Da quando il Covid ha smesso di essere un'emergenza, i tantissimi che dal 2020 lavoravano in smart working hanno ricominciato a tornare in sede. Non senza un certo scaz*o, va detto. Oggi la situazione è più o meno tornata alla "normalità" pre pandemia, ma con una novità sostanziale: sempre più aziende, specialmente le big, decidono di eleggere il venerdì a giornata dello smart working. Così da lunedì al giovedì si lavora in office, il venerdì da casa. Succede, ad esempio, ad Assicurazioni Generali, CityLife. Ma anche nei vari uffici milanesi di Tim. Una scelta che parte dalla convenienza delle aziende, che così risparmiano energia in un periodo storico in cui l'energia costa un botto. Ma il modello piace molto anche ai dipendenti, e sembra rappresentare un principio di settimana corta. Un principio eh.
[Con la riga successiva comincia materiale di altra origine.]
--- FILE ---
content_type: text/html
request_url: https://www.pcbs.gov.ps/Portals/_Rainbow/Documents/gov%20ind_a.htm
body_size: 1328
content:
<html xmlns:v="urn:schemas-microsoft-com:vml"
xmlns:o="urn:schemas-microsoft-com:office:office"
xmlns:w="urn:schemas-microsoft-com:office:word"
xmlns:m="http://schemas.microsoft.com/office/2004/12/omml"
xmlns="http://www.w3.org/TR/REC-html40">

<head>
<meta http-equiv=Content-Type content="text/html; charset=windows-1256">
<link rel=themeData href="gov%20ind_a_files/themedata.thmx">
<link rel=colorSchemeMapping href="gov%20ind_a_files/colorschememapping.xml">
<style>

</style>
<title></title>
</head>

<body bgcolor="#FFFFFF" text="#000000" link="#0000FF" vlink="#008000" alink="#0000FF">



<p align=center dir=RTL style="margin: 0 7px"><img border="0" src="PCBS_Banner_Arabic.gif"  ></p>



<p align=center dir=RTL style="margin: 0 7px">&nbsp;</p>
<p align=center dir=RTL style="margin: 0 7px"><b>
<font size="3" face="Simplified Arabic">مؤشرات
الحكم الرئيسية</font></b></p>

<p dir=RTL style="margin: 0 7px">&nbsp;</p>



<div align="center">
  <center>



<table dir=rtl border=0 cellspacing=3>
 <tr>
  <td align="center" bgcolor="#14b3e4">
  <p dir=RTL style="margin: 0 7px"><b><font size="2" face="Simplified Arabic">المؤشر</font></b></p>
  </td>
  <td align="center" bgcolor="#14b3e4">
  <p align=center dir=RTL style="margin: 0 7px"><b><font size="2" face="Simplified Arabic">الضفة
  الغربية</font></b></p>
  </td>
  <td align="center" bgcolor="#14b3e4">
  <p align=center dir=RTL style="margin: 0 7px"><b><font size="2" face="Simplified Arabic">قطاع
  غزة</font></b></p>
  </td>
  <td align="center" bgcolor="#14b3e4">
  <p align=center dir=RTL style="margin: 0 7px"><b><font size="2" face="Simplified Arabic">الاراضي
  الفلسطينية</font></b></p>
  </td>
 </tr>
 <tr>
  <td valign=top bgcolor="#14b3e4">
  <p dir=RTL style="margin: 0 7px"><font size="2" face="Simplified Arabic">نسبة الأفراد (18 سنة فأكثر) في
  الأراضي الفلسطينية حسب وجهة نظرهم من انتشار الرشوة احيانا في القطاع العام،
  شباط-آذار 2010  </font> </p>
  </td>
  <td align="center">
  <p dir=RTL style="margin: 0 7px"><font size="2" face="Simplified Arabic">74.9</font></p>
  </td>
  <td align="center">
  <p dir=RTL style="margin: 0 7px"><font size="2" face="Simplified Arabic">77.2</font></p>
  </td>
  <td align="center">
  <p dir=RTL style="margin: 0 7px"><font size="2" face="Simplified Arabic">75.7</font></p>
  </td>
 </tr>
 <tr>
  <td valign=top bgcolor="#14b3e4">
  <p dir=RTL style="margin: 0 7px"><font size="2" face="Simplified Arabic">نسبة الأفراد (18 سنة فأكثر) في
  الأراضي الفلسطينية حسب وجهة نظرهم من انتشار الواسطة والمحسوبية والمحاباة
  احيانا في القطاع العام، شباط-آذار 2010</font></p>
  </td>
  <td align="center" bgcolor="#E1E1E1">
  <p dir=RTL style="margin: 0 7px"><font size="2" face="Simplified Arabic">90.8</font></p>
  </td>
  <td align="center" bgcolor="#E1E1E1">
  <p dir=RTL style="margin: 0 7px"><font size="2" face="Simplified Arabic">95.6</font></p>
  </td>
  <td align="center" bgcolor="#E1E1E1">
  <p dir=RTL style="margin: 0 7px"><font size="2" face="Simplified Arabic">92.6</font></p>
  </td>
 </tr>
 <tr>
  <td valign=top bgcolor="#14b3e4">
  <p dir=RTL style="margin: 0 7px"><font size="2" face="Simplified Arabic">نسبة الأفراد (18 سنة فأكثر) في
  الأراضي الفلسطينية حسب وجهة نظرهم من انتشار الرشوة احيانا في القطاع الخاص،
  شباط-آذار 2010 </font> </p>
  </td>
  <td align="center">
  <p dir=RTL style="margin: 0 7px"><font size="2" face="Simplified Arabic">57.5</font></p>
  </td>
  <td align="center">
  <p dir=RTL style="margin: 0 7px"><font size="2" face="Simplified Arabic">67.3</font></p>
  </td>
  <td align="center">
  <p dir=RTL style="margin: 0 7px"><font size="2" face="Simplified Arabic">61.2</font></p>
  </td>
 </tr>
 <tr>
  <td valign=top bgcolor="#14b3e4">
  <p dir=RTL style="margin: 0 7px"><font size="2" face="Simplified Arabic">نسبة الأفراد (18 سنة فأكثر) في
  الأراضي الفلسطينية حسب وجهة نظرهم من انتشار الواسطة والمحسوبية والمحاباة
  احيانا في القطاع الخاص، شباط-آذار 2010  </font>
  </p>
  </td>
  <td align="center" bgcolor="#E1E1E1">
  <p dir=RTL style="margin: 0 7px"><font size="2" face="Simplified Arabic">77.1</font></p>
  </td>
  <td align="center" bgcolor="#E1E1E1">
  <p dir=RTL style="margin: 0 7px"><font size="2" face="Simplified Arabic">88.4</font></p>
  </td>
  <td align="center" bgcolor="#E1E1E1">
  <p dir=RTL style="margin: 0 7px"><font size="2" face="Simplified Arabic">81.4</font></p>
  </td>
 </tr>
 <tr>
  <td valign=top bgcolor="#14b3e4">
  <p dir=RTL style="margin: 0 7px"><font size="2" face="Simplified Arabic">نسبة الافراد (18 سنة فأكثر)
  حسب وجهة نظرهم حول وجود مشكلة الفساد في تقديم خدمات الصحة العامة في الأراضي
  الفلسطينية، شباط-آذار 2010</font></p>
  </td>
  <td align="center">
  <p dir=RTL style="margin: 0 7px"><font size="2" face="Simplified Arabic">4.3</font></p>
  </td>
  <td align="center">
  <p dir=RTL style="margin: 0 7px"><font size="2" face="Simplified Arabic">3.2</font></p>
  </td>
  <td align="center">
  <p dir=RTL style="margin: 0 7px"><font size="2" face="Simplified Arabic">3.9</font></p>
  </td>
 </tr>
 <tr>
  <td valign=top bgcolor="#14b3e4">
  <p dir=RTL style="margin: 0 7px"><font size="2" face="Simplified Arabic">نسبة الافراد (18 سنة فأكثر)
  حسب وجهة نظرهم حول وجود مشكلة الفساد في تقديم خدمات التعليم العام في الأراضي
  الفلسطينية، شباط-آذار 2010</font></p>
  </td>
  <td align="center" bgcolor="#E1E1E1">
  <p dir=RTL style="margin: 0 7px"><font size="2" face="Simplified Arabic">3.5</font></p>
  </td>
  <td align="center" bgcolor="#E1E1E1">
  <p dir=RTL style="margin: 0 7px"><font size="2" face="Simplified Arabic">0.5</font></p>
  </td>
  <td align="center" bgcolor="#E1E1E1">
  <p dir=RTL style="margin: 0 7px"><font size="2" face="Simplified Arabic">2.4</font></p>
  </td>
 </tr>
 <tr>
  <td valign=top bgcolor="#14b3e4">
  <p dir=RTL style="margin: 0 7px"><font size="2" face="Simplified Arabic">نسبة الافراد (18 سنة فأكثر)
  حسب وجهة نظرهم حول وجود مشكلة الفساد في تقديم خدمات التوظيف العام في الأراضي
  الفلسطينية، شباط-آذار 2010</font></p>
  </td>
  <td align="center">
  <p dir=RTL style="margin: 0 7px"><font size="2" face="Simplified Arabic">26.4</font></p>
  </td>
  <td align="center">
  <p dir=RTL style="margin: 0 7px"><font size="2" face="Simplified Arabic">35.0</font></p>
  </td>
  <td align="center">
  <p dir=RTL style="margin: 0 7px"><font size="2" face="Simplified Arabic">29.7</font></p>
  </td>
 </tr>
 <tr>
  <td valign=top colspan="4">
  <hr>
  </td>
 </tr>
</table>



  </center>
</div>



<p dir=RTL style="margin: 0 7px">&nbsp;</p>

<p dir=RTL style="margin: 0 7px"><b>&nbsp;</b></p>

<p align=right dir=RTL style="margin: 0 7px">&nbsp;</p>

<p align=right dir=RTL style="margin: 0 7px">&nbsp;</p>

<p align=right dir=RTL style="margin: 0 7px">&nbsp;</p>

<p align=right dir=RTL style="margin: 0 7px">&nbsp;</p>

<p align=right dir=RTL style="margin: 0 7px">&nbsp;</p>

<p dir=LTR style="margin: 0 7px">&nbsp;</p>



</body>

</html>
Il problema è che siamo in Italia, e per quanto le big si stiano muovendo verso nuovi orizzonti, lo smart working è ancora visto con sospetto. Ebbene sì, c'è ancora chi è convinto che chi lavora da casa fondamentalmente non faccia una sega. "C'è una certa schizofrenia perché in diverse realtà vige ancora una certa cultura del sospetto per cui si obbligano le persone a lavorare in presenza il lunedì e il venerdì" ha confermato a Repubblica Mariano Corso, responsabile scientifico dell’Osservatorio smart working del Politecnico. "Stiamo assistendo, nelle imprese più mature, ad un fenomeno per cui la scelta delle giornate di lavoro a distanza avviene tenendo conto più che delle esigenze dei singoli dipendenti di quelle del team e degli obiettivi organizzativi e produttivi che si è dato".
Eh sì perché se dipendesse solo dai lavoratori, la questione sarebbe un po' diversa. Partendo proprio dalle ultime analisi dell’Osservatorio, tra chi svolge un lavoro che si può tranquillamente fare a distanza, quasi il 50% sceglie di operare da remoto. Tra Milano e hinterland, ad esempio, troviamo circa un terzo degli smart worker della Lombardia. Secondo una ricerca della Uil lombarda che si avvale proprio dell'analisi dell’Osservatorio del Politecnico, in smart ci sono oltre 235mila lavoratori, su un totale (sempre in Lombardia) di 705.352. Più facile che accada nelle imprese grandi eh, che oltre ad essere magari più illuminate, hanno più mezzi e persone a disposizione.
Due settori in cui lo smart working sta funzionando molto bene sono quelli bancario e assicurativo. "A Milano il 60 per cento del totale dei dipendenti fa in qualche modo smart working" ha detto a Repubblica Andrea Battistini, segretario generale della First Cisl Lombardia. "Gli assicurativi sono sull’80%, i bancari sul 40%". Molte aziende stanno adottando le "quote di lavoro agile", che variano in base al tipo di mansione. E così, ad esempio, in A2a sono in smartworking circa il 35% dei lavoratori. Non pochi eh! In Tim ci si è organizzati con due giornate in ufficio e tre in smart, stessa roba in Vodafone. Anche per Generali: due giorni alla settimana in ufficio. E poi il venerdì la certezza: tutti a casa.
La strada verso la settimana corta è ancora molto, molto lontana. Però dai. Chi si accontenta gode (così così).